··· PASSAGE
Changing Perspectives On The Past: Genogram

Another method for changing your perspective on the past is to draw yourself a genogram. A genogram is nothing more and nothing less than a psychologically informed family tree. You construct a genogram by using symbols to represent your parents, siblings, aunts and uncles, cousins, grand parents, etc. going back several generations as you have information. Each family member is represented by their own symbol (males by squares, females by circles), and lines are drawn between each family member to indicate their relationship with the other family members represented. Lines connect spouses, and parents to children. Psychological information is appended to each symbol to indicate what is known about that family member's mental and medical history (so, for instance, if your grandmother was alcoholic, you'd write that down next to her symbol on the genogram. If your great-grandfather was known for having a quick temper and an anger problem, you'd note this next to his symbol).
······
··· RECORDS
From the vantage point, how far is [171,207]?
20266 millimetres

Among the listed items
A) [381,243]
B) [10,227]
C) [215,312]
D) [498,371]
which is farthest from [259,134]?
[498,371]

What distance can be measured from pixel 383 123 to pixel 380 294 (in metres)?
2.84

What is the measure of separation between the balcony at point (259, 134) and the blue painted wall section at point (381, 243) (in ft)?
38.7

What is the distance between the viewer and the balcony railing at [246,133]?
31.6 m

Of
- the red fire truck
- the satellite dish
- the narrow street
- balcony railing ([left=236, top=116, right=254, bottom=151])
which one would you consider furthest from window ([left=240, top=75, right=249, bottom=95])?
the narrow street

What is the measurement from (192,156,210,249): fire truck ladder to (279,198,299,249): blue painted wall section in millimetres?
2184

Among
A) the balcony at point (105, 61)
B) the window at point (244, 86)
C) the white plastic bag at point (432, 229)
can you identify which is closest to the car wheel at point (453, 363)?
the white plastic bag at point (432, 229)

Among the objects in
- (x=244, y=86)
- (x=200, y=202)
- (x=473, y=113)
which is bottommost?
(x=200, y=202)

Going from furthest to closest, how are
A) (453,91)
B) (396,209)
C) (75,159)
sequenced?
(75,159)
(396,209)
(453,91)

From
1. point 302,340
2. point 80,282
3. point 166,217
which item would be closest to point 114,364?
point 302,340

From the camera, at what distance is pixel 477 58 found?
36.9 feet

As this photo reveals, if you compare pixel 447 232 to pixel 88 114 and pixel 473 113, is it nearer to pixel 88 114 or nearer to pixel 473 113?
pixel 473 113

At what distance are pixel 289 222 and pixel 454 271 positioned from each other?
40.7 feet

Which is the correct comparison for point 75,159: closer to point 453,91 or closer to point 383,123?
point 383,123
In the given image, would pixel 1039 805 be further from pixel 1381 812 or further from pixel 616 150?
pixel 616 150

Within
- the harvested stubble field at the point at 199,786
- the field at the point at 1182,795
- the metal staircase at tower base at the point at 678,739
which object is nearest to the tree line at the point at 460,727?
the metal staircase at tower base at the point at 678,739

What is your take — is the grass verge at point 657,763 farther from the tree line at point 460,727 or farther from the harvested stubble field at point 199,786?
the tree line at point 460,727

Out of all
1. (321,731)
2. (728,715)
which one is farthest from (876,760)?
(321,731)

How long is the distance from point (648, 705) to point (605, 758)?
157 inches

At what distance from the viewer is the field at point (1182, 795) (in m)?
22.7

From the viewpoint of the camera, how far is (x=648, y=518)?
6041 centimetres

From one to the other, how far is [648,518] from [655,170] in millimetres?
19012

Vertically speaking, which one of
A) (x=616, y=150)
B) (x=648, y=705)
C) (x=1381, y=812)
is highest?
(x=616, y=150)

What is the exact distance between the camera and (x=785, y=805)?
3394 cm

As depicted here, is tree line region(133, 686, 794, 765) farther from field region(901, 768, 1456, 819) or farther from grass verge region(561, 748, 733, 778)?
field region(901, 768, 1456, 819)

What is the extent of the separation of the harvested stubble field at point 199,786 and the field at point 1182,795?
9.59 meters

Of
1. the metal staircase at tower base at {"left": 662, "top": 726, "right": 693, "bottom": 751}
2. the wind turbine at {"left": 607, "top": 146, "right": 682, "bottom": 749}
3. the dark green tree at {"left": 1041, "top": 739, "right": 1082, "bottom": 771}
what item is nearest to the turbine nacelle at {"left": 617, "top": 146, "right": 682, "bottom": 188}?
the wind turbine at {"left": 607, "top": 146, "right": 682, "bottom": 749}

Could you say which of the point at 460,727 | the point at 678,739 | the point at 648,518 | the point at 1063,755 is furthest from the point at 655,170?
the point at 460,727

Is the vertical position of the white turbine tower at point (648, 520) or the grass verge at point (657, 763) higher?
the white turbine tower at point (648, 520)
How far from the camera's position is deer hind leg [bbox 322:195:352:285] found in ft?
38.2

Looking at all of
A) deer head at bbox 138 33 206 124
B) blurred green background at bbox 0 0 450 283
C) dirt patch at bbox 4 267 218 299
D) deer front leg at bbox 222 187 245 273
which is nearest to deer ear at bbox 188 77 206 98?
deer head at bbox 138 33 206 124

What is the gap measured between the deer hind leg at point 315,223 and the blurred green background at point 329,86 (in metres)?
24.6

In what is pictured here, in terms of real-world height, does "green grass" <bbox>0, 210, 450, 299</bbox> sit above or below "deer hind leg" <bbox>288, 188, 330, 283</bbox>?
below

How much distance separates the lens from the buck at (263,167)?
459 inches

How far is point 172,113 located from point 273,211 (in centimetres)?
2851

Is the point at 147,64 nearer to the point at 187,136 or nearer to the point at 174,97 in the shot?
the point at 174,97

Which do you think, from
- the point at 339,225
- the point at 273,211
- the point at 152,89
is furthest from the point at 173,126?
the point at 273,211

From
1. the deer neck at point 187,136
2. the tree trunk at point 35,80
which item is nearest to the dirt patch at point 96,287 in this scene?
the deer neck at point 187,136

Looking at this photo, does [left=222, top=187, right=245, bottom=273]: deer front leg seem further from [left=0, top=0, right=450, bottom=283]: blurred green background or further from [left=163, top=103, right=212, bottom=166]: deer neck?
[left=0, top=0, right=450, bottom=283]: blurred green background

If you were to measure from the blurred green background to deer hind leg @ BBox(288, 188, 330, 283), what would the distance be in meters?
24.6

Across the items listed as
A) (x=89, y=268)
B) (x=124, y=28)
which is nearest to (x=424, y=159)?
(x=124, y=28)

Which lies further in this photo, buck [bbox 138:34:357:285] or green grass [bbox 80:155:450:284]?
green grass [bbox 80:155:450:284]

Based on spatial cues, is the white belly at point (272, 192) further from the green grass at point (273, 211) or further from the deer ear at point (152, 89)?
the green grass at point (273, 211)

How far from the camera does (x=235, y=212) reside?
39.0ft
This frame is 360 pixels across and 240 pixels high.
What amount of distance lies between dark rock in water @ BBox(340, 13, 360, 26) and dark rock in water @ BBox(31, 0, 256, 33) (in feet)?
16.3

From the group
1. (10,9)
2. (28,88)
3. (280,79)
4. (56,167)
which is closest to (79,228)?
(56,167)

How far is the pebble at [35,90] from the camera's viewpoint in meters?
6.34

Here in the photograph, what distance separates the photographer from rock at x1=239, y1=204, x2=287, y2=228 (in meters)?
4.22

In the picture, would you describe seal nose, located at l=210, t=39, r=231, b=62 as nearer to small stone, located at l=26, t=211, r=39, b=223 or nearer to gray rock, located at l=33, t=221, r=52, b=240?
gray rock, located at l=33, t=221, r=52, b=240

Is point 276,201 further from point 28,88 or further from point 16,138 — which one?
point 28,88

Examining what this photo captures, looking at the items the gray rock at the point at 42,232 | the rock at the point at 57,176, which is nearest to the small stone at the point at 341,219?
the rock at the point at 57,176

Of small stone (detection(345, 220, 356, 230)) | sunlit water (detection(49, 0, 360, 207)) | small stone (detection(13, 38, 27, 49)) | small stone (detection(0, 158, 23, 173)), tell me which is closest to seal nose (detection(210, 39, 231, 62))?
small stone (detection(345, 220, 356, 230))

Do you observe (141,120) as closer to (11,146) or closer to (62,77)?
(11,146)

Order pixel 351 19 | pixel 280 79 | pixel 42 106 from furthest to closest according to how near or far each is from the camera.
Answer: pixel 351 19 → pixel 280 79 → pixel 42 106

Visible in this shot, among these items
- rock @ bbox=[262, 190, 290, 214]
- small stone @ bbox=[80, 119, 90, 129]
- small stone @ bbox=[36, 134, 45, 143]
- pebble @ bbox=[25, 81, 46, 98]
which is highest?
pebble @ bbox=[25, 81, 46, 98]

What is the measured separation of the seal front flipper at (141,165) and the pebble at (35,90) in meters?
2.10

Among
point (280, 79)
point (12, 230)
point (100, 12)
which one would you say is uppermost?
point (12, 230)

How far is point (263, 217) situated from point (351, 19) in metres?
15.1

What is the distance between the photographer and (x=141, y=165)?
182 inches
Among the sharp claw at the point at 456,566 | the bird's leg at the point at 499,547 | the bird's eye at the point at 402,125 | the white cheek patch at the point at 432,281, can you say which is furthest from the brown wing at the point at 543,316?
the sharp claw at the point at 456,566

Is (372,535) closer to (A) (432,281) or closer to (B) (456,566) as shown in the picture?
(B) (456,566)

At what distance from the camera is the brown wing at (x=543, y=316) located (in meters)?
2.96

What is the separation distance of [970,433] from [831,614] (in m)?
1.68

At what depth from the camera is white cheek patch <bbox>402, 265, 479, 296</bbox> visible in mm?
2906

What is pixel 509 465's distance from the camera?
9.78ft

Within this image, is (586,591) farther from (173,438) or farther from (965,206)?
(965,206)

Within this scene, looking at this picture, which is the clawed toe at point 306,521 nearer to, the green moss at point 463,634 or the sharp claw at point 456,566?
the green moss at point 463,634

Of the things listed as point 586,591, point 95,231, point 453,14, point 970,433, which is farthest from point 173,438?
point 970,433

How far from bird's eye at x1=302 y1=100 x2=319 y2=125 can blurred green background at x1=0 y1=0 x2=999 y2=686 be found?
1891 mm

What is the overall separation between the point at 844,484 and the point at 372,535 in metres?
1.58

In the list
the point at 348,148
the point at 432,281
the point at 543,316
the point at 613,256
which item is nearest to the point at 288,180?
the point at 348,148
······
**PROBLEM REQUIREMENTS**
Continue the passage on drawing a genogram, beginning after its final sentence.

**RESPONSE TO THE TASK**
Families change over time as members are married, divorced and widowed, and as they are born or die. Solid lines are used to connect currently existing marriages, while broken lines are used to connect former marriages. Ex-spouses and deceased family members are all represented, but with their symbol crossed out (to indicate their death). Dates of important events (births, marriages, divorces, deaths) are indicated, and when possible, the cause of death is recorded.

When properly constructed, the genogram presents your family's psychological history in a single graphic image, making it easy to visualize how your family's history (your cultural history writ small) has affected your personal history.

  • Patterns of illness and addiction, or particular temperaments that have been transmitted through the generations tend to leap out at you. It puts your own depression or anxiety into better context when you realize that your grand father, aunt and several cousins deal with the same problems, for instance.
  • Various family traumas can cross the generations by influencing the attitudes that parents in families teach their children, and how they cope. If you're upset at your immigrant parents for not having assimilated enough to your native culture, it may help you to realize how much difficulty they went through to come to a new country. It may help you even more to realize that they may have come not simply for economic opportunity, but to escape persecution in their home lands. Some of your anger, may be related in some way to their own, for example.